Ce qui se joue aujourd’hui à la tête de l’État sénégalais ressemble moins à une divergence de trajectoire qu’à une lutte feutrée, mais bien réelle pour la maîtrise du cap. Depuis leur victoire commune au soir du 24 mars 2024, le duo Diomaye–Sonko était perçu comme la promesse d’un renouvellement démocratique. Mais quelques mois après leur accession au pouvoir, la cohabitation entre le président Bassirou Diomaye Faye et son Premier ministre Ousmane Sonko montre ses limites.
L’idéal révolutionnaire se fissure sous les coups de la réalité politique. L’un incarne la légitimité constitutionnelle, élu au suffrage universel direct ; l’autre, figure de proue d’une contestation populaire transformée en puissance politique, porte l’aura de celui qui a souffert, sacrifié, puis galvanisé les foules.
Cette dualité, mal contenue dès l’origine, était vouée à entrer en friction. Elle n’est pas une surprise. Elle est la suite logique d’un attelage inédit, né d’un arrangement politique temporaire, mais sans ancrage institutionnel solide.
Depuis plusieurs semaines, les signaux d’un désaccord profond sont désormais publics : divergences de ton gestuelles protocolaires évocatrices, et plus récemment, déclarations fermes de Sonko affirmant qu’il ne démissionnera pas. Le président, en retrait, semble jouer la montre, misant sur son autorité constitutionnelle et son silence stratégique.

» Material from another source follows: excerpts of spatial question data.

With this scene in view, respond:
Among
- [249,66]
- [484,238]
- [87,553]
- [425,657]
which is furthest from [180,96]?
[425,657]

Mais ce silence devient inquiétant, car il est interprété par certains comme un aveu de faiblesse ou de désaccord non assumé.
Or, le Sénégal n’est pas dans une situation anodine. Ce pays qui a longtemps été cité en exemple pour la stabilité de ses institutions se retrouve aujourd’hui pris au piège d’un bicéphalisme informel. Les textes sont clairs : le président incarne l’autorité suprême. Mais dans les faits, l’homme fort, c’est encore Sonko. Il occupe l’espace médiatique, il galvanise ses troupes, et il trace la ligne idéologique. Ce déséquilibre crée un malaise profond et interroge : qui gouverne réellement le Sénégal ?
Il serait réducteur de résumer ce bras de fer à une simple guerre d’égos. Il s’agit aussi de la première grande épreuve du pouvoir pour le tandem. Peut-on gouverner ensemble quand l’un rêve d’une rupture radicale, et l’autre d’un exercice tempéré du pouvoir ? Peut-on conduire un pays quand les désaccords se règlent devant les micros au lieu d’être arbitrés dans l’ombre des conseils restreints ? La maturité politique commence là : dans l’humilité du dialogue, pas dans l’ivresse des postures.
Si les deux hommes veulent encore incarner ce changement qu’ils ont promis, alors ils doivent urgemment rétablir un climat de confiance au sommet. Il ne s’agit plus seulement de gouverner : il s’agit de rassurer. Le peuple sénégalais n’a pas voté pour assister à une répétition de l’histoire de 1962 entre Senghor et Mamadou Dia, mais pour rompre avec la verticalité arrogante du passé.
La révolution démocratique ne peut s’accomplir sans une culture institutionnelle forte, ni sans la clarté des rôles. Il est donc temps de trancher : ou bien le duo retrouve sa cohésion initiale, ou bien l’un devra assumer pleinement les responsabilités de chef. Le Sénégal mérite mieux que des tiraillements au sommet. Il mérite un cap, une ligne, une équipe.